- _EXERCISE AIM_:
Continue the commentary on mirror-imaging in the president's 2013 Jerusalem speech, starting after its final sentence.

- _EXCERPT TO READ_:
[Begin]

This excerpt from the president’s speech in Jerusalem in 2013 is emblematic of his mirror-imaging, and the problems with that perspective:

“… I met with a group of young Palestinians from the age of 15 to 22. And talking to them, they weren’t that different from my daughters. They weren’t that different from your daughters or sons. I honestly believe that if any Israeli parent sat down with those kids, they’d say, I want these kids to succeed; I want them to prosper. I want them to have opportunities just like my kids do. … Four years ago, I stood in Cairo in front of an audience of young people—politically, religiously, I believe that they must seem a world away. But the things they want, they’re not so different from what the young people here want. They want the ability to make their own decisions and to get an education, get a good job; to worship God in their own way; to get married; to raise a family. The same is true of those young Palestinians that I met with this morning. The same is true for young Palestinians who yearn for a better life in Gaza.”

[End]

- _SOURCE EXCERPT_:
[Begin]

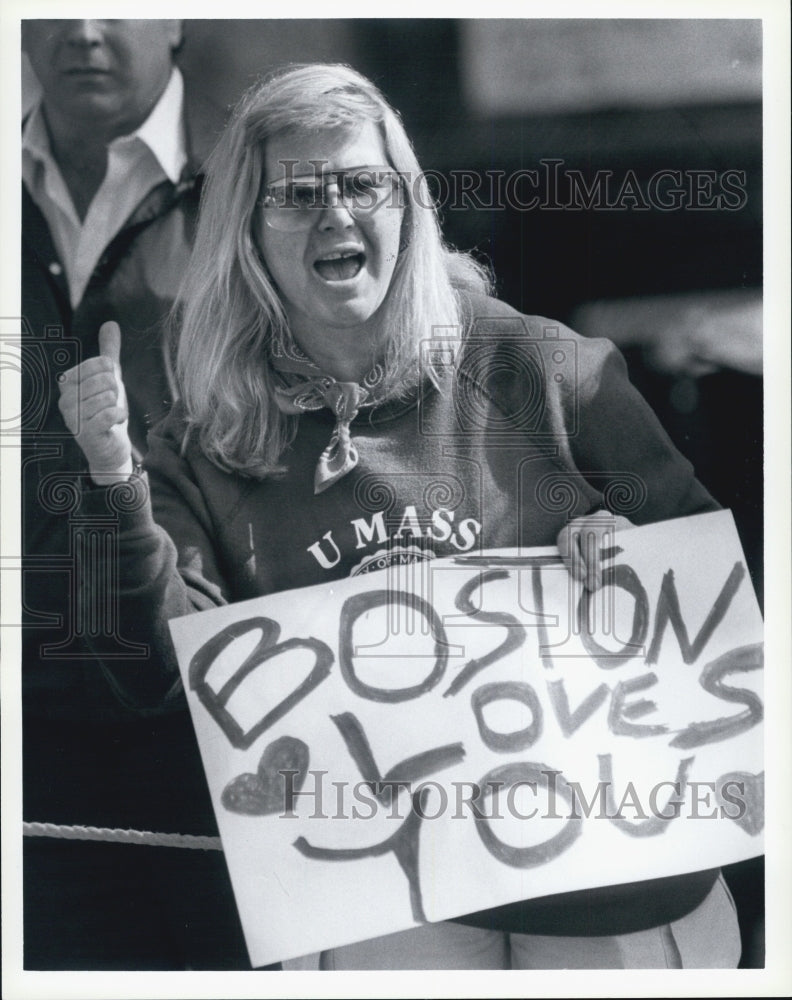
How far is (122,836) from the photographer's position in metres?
3.38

[End]

- _TASK RESULT_:
Yes, we want a prosperous life for our neighbors, but unlike the president’s daughters, there are some Palestinian children who are educated to have a completely different set of priorities. Our core values are life, liberty, and the pursuit of happiness in this world, but Hamas proclaims “We love death more than you love life.” Happiness will be reached in the next world, according to the Hamas ideology.

So why does Obama pick on Netanyahu and not on Abbas? The most likely reason is directly related to a conflict in the West between two schools of thought, both dedicated to defending democratic and Judeo-Christian values: Optimism and realism. Obama is a remarkable proponent for the optimist approach—he fundamentally believes in human decency, and therefore in dialogue and engagement as the best way to overcome conflict. He is also motivated by guilt over the West’s collective sins, which led, he believes, to the current impoverishment of Muslims in general and Palestinians in particular. He believes that humility and concessions can salve the wound, and Islamists can be convinced to accept a global civil society. “If we’re nice to them, they’ll be nice to us,” Obama thinks.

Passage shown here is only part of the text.